## Task prompt
Recast the records as a Markdown table with the columns Row and Line, starting at the line that contains "Which one of" and ending at the line that contains "Result: 2281 cm". Give one numbered row per line and omit blank lines.

## Listed entries

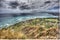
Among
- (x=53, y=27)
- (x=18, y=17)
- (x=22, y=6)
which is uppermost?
(x=22, y=6)

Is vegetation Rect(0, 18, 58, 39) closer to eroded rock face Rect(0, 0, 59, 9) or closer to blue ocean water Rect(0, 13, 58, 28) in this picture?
blue ocean water Rect(0, 13, 58, 28)

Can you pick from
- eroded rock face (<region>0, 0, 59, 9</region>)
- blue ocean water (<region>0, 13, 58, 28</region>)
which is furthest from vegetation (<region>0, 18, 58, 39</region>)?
eroded rock face (<region>0, 0, 59, 9</region>)

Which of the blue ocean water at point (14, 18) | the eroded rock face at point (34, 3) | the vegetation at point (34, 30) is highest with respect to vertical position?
the eroded rock face at point (34, 3)

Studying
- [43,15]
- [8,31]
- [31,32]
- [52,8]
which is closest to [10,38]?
[8,31]

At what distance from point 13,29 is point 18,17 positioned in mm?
177

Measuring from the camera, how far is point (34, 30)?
1.78m

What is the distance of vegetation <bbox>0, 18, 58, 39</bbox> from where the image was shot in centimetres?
176

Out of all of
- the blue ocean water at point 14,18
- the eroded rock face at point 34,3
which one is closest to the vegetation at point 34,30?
the blue ocean water at point 14,18

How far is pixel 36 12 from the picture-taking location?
1.78m

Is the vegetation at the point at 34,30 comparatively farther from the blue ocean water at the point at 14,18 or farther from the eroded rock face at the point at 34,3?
the eroded rock face at the point at 34,3

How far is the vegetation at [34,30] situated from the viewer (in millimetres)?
1765

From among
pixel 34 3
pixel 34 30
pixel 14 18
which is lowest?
pixel 34 30

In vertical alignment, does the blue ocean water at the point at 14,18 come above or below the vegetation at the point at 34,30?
above

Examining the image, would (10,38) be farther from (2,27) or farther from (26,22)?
(26,22)
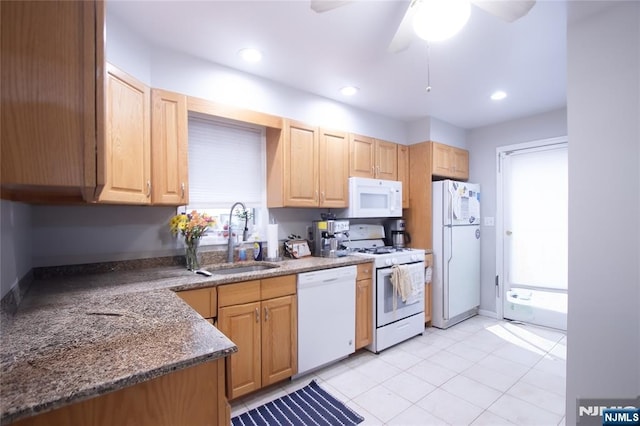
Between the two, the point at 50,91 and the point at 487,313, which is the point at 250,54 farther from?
the point at 487,313

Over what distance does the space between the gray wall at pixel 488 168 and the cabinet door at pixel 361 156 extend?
1.71m

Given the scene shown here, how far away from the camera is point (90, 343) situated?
0.88 m

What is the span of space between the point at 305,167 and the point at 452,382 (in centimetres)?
221

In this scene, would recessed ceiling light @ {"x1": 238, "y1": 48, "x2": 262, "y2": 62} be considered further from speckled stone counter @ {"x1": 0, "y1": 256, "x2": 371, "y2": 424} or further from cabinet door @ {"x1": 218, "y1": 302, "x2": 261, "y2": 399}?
cabinet door @ {"x1": 218, "y1": 302, "x2": 261, "y2": 399}

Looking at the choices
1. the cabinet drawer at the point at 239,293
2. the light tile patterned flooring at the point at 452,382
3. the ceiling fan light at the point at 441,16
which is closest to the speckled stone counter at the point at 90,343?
the cabinet drawer at the point at 239,293

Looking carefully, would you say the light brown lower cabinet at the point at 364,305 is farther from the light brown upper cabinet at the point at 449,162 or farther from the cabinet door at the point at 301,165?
the light brown upper cabinet at the point at 449,162

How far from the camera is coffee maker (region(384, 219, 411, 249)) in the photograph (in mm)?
3594

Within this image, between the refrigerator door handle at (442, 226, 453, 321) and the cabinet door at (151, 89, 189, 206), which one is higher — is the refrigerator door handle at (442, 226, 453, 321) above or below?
below

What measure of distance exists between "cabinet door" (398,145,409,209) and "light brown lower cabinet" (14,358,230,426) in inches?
124

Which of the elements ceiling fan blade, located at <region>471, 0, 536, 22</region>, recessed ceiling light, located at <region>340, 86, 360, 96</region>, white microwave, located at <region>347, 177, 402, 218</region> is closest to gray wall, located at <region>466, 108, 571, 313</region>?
white microwave, located at <region>347, 177, 402, 218</region>

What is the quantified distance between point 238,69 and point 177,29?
1.90 ft

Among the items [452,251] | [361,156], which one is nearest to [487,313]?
[452,251]

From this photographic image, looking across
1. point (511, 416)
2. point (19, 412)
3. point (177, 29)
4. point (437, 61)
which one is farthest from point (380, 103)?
point (19, 412)

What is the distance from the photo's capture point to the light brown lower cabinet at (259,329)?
6.25 ft
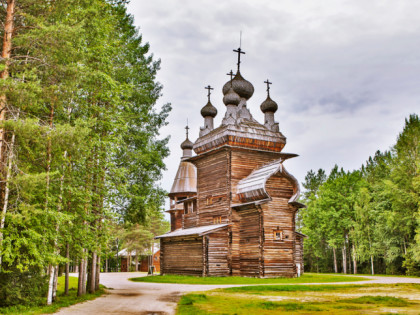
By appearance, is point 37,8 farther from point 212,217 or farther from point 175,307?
point 212,217

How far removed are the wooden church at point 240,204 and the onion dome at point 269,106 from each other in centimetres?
9

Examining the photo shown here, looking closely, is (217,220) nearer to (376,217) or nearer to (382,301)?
(382,301)

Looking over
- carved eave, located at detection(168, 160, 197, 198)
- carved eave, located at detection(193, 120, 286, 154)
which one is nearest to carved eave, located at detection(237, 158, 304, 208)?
carved eave, located at detection(193, 120, 286, 154)

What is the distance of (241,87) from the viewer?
3794cm

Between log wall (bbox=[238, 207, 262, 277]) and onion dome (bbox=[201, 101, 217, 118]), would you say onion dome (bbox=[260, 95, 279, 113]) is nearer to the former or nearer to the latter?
onion dome (bbox=[201, 101, 217, 118])

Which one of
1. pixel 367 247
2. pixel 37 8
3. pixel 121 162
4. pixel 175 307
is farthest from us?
pixel 367 247

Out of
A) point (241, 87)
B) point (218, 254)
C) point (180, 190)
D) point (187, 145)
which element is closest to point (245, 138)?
point (241, 87)

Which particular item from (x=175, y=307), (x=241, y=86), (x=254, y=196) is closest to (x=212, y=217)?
(x=254, y=196)

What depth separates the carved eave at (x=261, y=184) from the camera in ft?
101

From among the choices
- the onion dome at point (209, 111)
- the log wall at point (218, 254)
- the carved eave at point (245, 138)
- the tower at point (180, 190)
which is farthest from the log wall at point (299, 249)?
the tower at point (180, 190)

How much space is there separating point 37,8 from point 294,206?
Result: 2281 cm

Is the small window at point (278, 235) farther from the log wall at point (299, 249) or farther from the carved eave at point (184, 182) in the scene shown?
the carved eave at point (184, 182)

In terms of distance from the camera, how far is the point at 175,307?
13953 mm

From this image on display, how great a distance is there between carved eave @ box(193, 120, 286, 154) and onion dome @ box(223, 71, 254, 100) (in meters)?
3.29
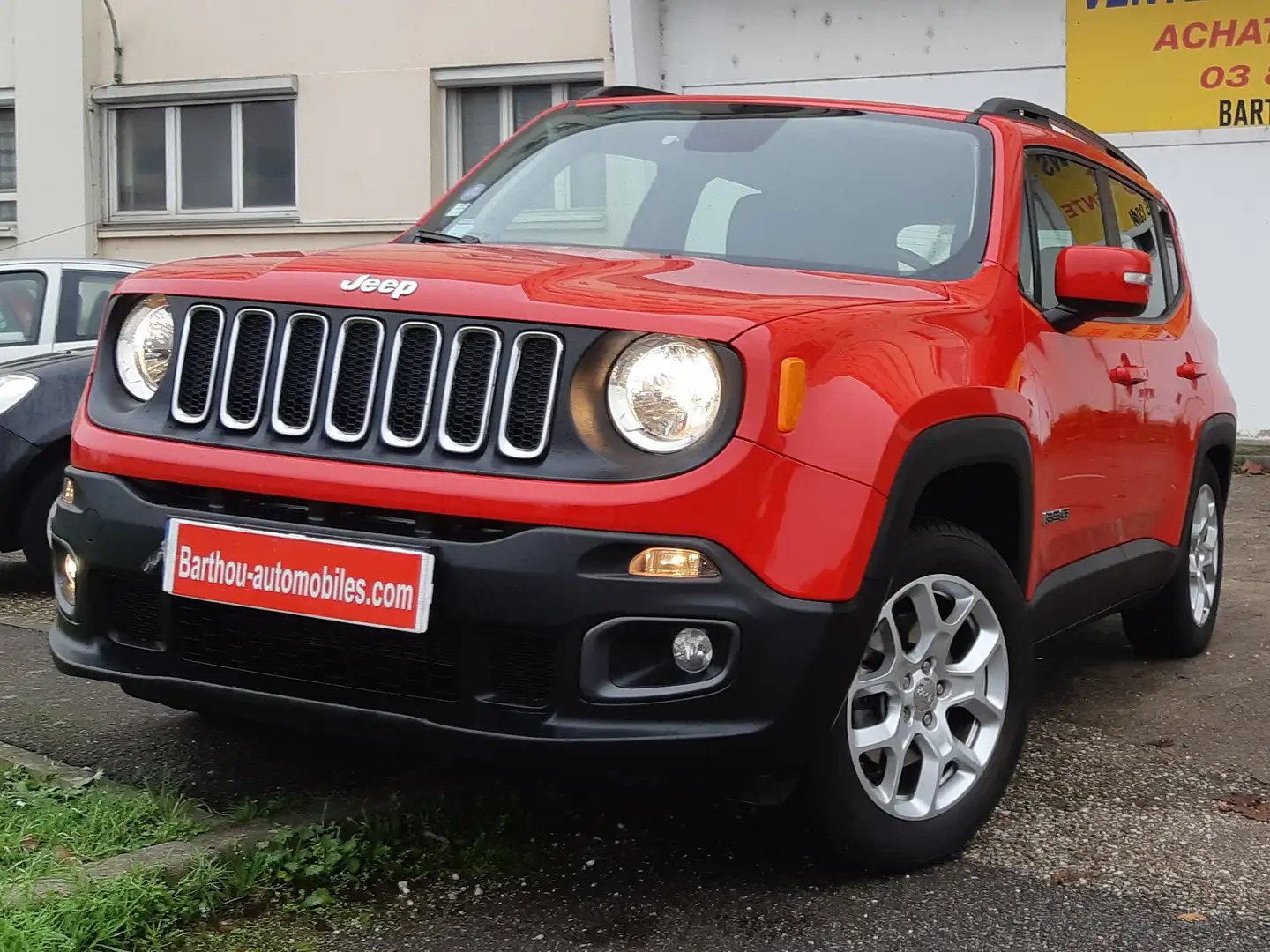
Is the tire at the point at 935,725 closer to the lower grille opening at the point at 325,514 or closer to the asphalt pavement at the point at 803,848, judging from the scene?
the asphalt pavement at the point at 803,848

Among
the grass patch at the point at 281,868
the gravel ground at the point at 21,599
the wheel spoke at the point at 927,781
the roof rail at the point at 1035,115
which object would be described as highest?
the roof rail at the point at 1035,115

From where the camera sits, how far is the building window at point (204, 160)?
14.0 metres

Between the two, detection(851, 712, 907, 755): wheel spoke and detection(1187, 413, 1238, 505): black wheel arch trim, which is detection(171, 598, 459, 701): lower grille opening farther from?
detection(1187, 413, 1238, 505): black wheel arch trim

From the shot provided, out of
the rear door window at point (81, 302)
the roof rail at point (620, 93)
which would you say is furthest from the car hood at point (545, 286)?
the rear door window at point (81, 302)

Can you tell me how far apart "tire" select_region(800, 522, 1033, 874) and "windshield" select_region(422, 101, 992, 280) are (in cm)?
77

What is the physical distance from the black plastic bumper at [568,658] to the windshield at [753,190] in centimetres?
118

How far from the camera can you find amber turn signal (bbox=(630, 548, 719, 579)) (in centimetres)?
283

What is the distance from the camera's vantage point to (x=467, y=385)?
9.70 feet

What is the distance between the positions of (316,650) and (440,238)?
147 cm

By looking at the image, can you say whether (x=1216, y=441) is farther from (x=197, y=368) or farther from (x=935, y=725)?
(x=197, y=368)

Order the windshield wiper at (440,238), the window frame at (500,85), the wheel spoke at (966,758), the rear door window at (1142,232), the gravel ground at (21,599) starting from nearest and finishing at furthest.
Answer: the wheel spoke at (966,758) → the windshield wiper at (440,238) → the rear door window at (1142,232) → the gravel ground at (21,599) → the window frame at (500,85)

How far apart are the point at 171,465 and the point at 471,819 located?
1.05 meters

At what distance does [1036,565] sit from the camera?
3.86 meters

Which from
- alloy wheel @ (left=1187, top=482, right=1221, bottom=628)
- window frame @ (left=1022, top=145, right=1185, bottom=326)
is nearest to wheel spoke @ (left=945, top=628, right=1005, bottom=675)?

## The answer
| Row | Line |
|---|---|
| 1 | Which one of |
| 2 | 1. pixel 367 247 |
| 3 | 2. pixel 37 8 |
| 4 | 3. pixel 121 162 |
| 5 | 4. pixel 175 307 |
| 6 | is farthest from us? |
| 7 | pixel 367 247 |
| 8 | Out of |
| 9 | A) point (241, 87) |
| 10 | B) point (218, 254) |
| 11 | C) point (180, 190) |
| 12 | D) point (187, 145) |
| 13 | which element is closest to point (245, 138)? |
| 14 | point (241, 87) |
| 15 | Which particular item from (x=175, y=307), (x=241, y=86), (x=254, y=196) is closest to (x=212, y=217)? |
| 16 | (x=254, y=196) |
| 17 | What depth separates the carved eave at (x=261, y=184) from the camera in ft? |
| 18 | 101 |
| 19 | From among the choices |
| 20 | - the onion dome at point (209, 111) |
| 21 | - the log wall at point (218, 254) |
| 22 | - the carved eave at point (245, 138) |
| 23 | - the tower at point (180, 190) |
| 24 | which is farthest from the log wall at point (299, 249)? |
| 25 | the tower at point (180, 190) |
| 26 | How much space is there separating point 37,8 from point 294,206? |
| 27 | Result: 2281 cm |